Pictures, each with a short caption
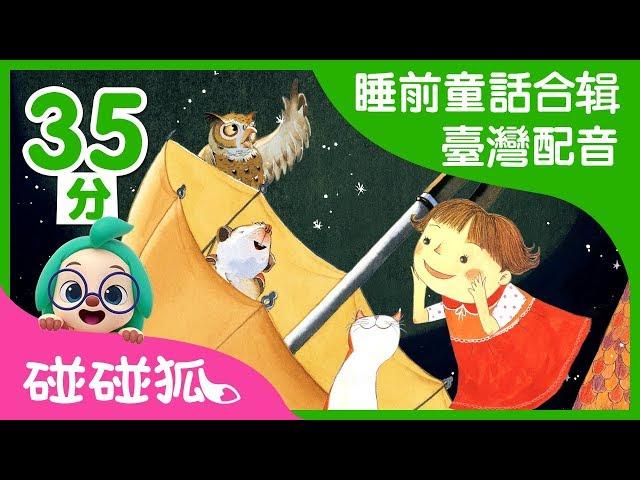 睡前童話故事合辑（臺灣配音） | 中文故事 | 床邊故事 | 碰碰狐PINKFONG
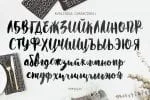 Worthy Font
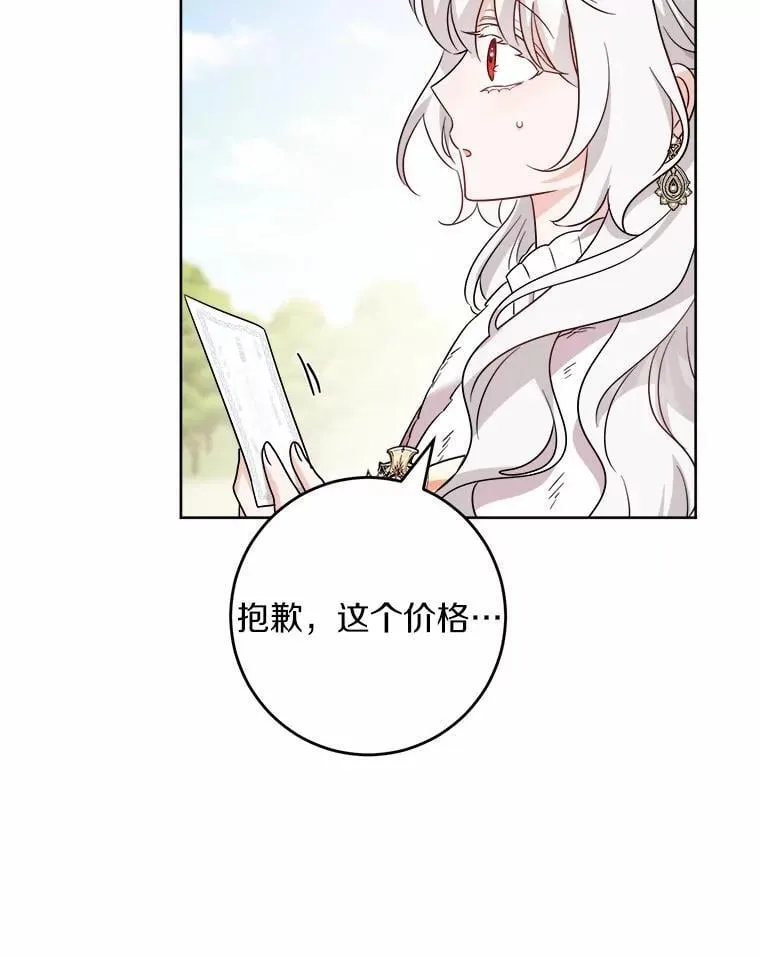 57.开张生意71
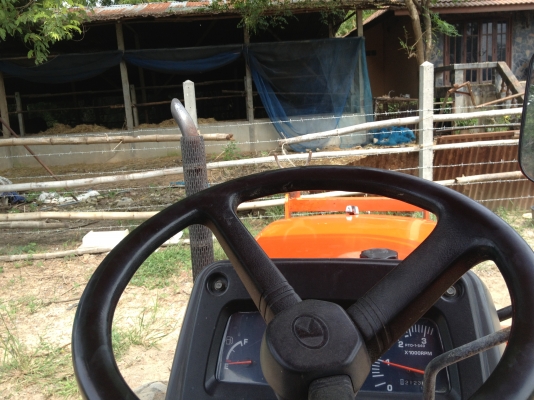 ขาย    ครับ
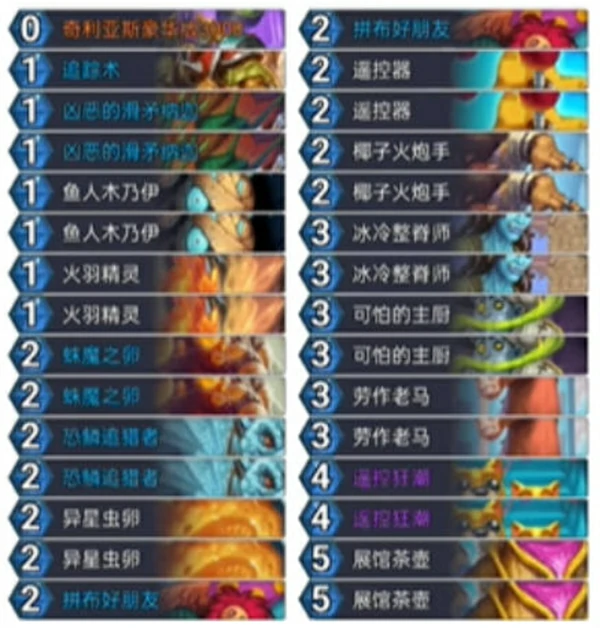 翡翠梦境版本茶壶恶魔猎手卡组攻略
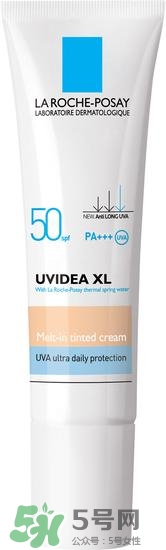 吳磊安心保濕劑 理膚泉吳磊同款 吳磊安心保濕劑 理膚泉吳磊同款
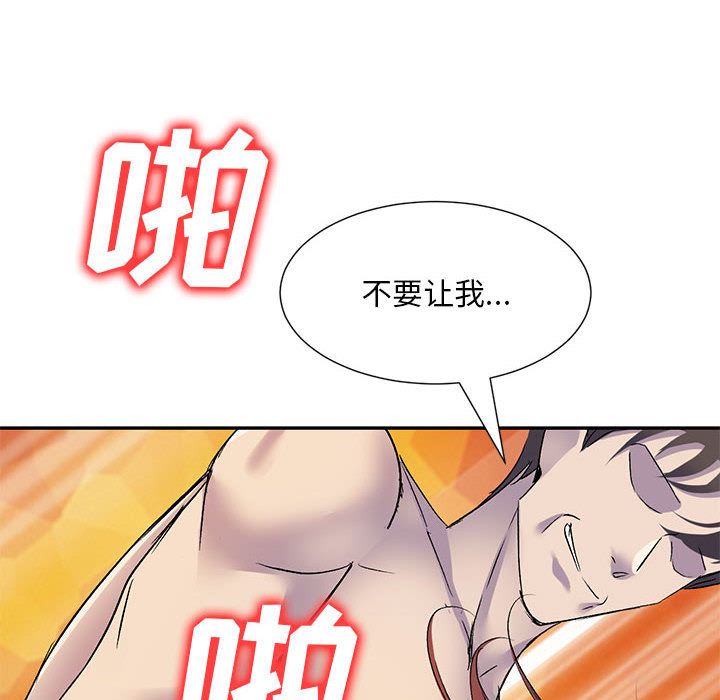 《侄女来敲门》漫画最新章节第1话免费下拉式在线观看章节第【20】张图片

§ **Action item**:
Write out the caption lines of all the entries above word for word, leaving out the pictures.

§ **Result of this task**:
 睡前童話故事合辑（臺灣配音） | 中文故事 | 床邊故事 | 碰碰狐PINKFONG
 Worthy Font
 57.开张生意71
 ขาย    ครับ
 翡翠梦境版本茶壶恶魔猎手卡组攻略
 吳磊安心保濕劑 理膚泉吳磊同款 吳磊安心保濕劑 理膚泉吳磊同款
 《侄女来敲门》漫画最新章节第1话免费下拉式在线观看章节第【20】张图片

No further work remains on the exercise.